Where do I start?
Hm. It's a convertible sports car with up to nine seats, and the seats are identical to those you'd find on a motorcycle. Or jet ski.
Does it have anything going for it? Well, I suppose this would be a useful camera car, considering its flexible interior layout and up to nine options for where to sit. And it'd be fun to sit in while learning a new race track—racing schools would probably have a few for instruction.
Design exists to push cars forward. It's a discipline that allows someone to translate thoughts and observations into reality. Why not this? Why not that?
Whether the work of a committee or individual, a vehicle is the physical result of a number of decisions. That's it. So, then, what gets me about the Italdesign Machimoto (a blend of the Italian words for car and motorcycle): they actually set out to make a nine passenger convertible sports car.
When you frame it that way, it's a bit easier to digest. Just what would make the best nine passenger convertible sports car, anyway? First, you'd want a nimble, fun, and predictable chassis that gives brisk performance but isn't too fast. The Machimoto's chassis came from the Mk2 Volkswagen Golf GTI, a platform noteworthy for providing legendary hot hatch handling. With about 137 horsepower from its 1.8-litre 4-cylinder engine, I'm sadly unable to find out how much the Machimoto weighed.
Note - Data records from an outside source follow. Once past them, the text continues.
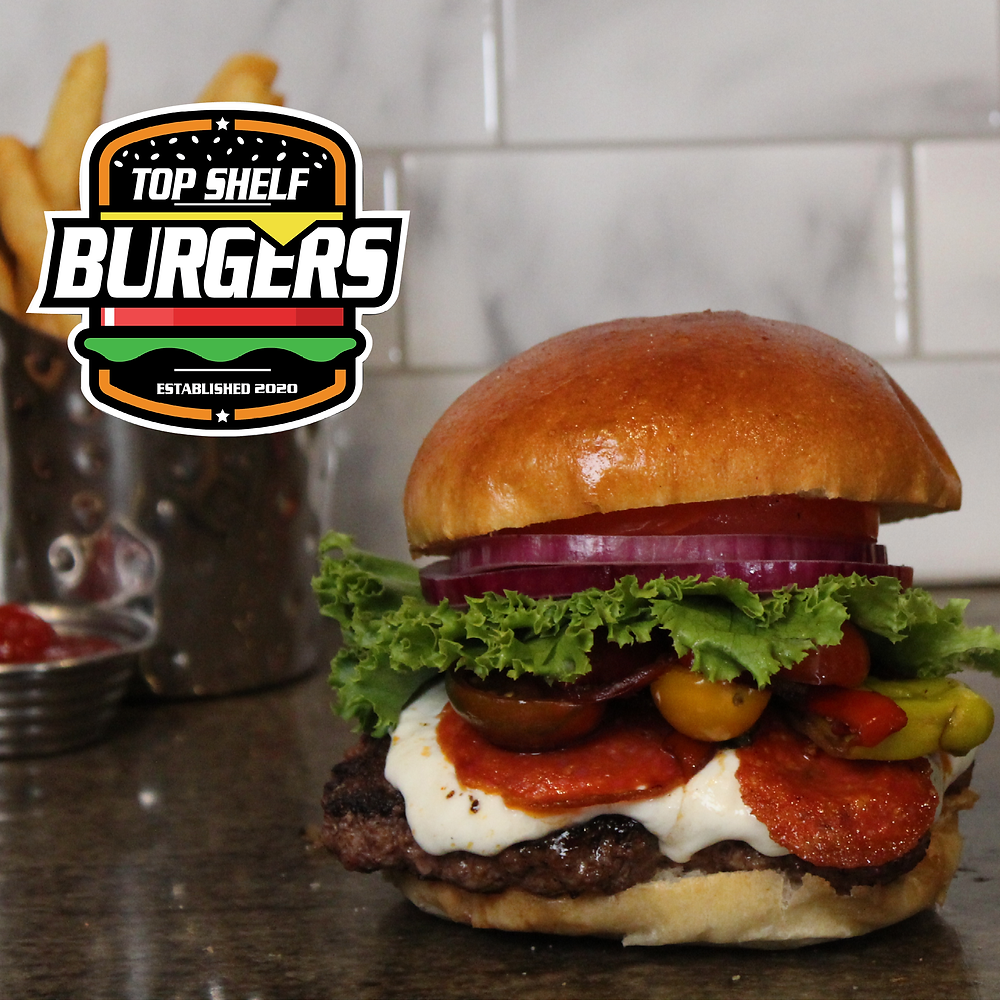 """Image of the """"Godfather Burger"""" - a burger patty stacked with lettuce, tomato, onion, pickles, mayo, fresh mozzarella marinated veggies and pepperoni on a brioche bun"""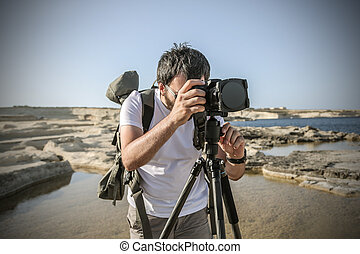Man taking photos in the nature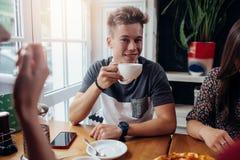 Retrato do indivíduo novo à moda que guarda um copo do chá que come o café da manhã com os amigos no café imagem de stock royalty free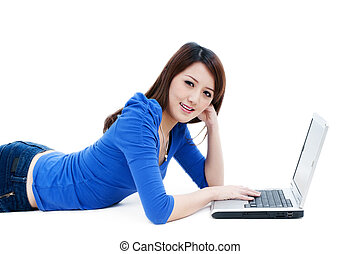Cute young woman using laptop - Portrait of a cute young...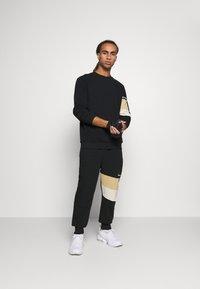 Hummel - HMLAIDAN REGULAR PANTS - Tracksuit bottoms - black - 1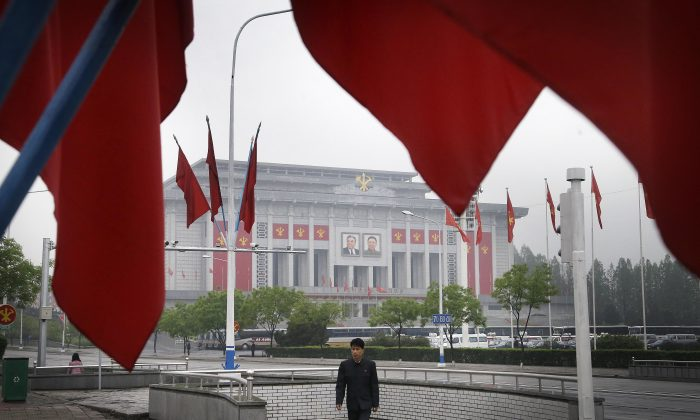 A North Korean man walks out of an underpass while seen framed by the Workers' Party flags, in front of the April 25 House of Culture, the venue for the 7th Congress of the Workers' Party of Korea on Friday, May 6, 2016, in Pyongyang, North Korea.  (AP Photo/Wong Maye-E)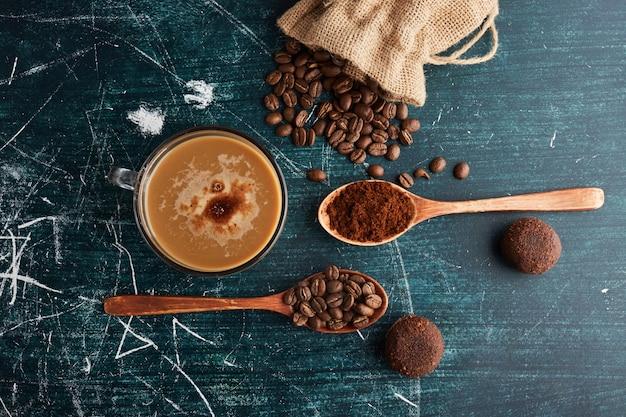Une tasse de café avec des haricots et des biscuits.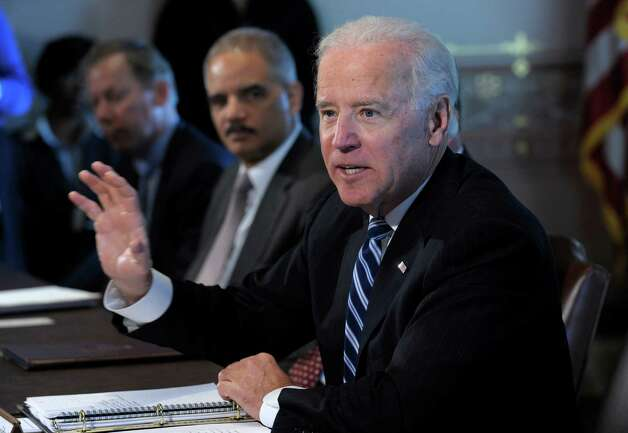 Vice President Joe Biden, accompanied by Attorney General Eric Holder, gestures as he speaks during a meeting with Sportsmen and Women and Wildlife Interest Groups and member of his cabinet, Thursday, Jan. 10, 2013,  in the Eisenhower Executive Office Building on the White House complex in Washington. Biden is holding a series of meetings this week as part of the effort he is leading to develop policy proposals in response to the Newtown, Conn., school shooting (AP Photo/Susan Walsh) Photo: Susan Walsh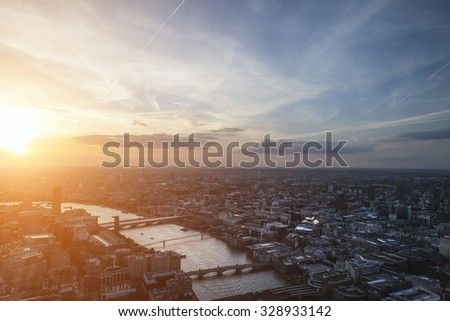 London city aerial view over skyline with dramatic sky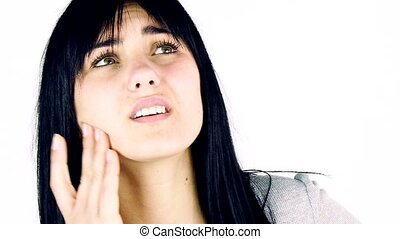 woman feeling strong teeth ache - Young brunette woman...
Even with its pipeline-thick roll bar, I can't imagine it was much porkier than the standard GTI hatchback—so I'd expect 0-100 km/h (0-62 mph) times in the 6 to 8 second range. Italdesign kept the front engine, front-wheel-drive layout, so I'd also expect the Machimoto to be quite safe and predictable at speed.
Inside, motorcycle-style seats and a steering wheel that featured flip-out bars (if the driver wanted a more authentic two-wheel experience) were just about all the design team saw fit to include. The dashboard was filled with an array of gauges and readouts, and from quick examination it looks like there was a compass, lap timer, graphic equalizer, and g-meter—exactly what you'd like to see while hauling ass with eight of your closest friends.